Earlier in the summer, I found myself in a weird, dark, ugly place.
It took me a while to realize it.
I had everything I could have ever wanted; a new house, a reliable car, a healthy family...money in the bank, clothes on my back, food on the table.
But there I was, a crying mess pretty much every day.
I blamed it on my birth control.
I blamed it on my husband.
I blamed it on my lack of 'me' time.
I blamed it on my lack of sleep.
Sometimes I blamed it on my friends.
Of course I blamed it on the heat, and even the fact that I was 1000 miles away from my family.
Luckily, when I was at my absolute lowest point, I was in Alabama at my Nanny's house. I was going on and on about everything and nothing. How nothing was making me happy. What was wrong with me? I'm only 25, why do I feel like I'm going through a mid life crisis.
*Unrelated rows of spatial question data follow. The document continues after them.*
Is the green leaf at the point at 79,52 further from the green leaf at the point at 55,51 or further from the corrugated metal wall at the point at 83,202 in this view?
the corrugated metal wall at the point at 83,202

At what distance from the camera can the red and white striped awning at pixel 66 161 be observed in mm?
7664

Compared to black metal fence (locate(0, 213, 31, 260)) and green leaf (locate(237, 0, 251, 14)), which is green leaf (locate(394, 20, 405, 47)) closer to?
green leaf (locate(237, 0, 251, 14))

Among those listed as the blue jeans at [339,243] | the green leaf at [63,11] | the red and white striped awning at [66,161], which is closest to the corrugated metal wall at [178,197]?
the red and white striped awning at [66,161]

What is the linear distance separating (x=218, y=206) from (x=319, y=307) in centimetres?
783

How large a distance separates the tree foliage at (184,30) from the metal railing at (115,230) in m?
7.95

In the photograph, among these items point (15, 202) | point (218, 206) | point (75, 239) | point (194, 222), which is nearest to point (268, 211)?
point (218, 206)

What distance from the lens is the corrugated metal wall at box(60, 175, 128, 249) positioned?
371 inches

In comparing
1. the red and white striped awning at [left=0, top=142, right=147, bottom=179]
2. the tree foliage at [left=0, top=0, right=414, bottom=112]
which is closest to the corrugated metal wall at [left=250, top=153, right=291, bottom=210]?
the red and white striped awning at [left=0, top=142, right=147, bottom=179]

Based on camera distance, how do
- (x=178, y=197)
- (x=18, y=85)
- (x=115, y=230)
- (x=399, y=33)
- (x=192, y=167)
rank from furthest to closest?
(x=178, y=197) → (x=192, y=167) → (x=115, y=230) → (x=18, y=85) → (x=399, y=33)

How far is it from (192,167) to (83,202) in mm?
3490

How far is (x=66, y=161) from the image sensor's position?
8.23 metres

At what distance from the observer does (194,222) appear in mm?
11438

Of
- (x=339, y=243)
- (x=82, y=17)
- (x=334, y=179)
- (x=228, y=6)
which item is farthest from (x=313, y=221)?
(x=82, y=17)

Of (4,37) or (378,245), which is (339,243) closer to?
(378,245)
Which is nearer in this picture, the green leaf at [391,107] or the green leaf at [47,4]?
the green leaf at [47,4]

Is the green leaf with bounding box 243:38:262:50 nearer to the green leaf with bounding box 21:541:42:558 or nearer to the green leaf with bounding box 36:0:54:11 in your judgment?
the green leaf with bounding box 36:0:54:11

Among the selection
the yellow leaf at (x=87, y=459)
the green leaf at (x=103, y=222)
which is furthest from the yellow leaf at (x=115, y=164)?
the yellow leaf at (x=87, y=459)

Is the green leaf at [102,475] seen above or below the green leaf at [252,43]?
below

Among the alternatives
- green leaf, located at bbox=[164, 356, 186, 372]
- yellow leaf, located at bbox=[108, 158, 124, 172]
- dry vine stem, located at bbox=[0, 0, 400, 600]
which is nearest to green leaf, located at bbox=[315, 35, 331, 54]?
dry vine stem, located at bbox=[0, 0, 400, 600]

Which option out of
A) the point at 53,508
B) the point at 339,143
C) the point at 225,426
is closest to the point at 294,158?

And then she said something that made me stop in my tracks. 'How can you be happy with anything when you're not happy with yourself?'
That's pretty much all it took. She's 100% supportive of everything I do, but sometimes all it takes is a little tough love to steer me in the right direction. She's not afraid to say something that needs to be said, and I'm glad she did. Over the next couple of weeks, I did a lot of thinking. I did a lot of praying and soul searching.
Nanny came back with me to Oklahoma, so I had plenty of 'me' time to figure out why I wasn't happy, what makes me happy, and how to feel like myself again.
Is life perfect right now? No, but it's pretty darn close.
I'm learning every day that it's not up to anyone else to make me happy, it's up to me to find happiness. So I drink coffee every morning and sometimes at night. I 'play pretend' with my daughter and color outside of the lines. I sing loud and out of key.
But now, for at least today, I'm happy.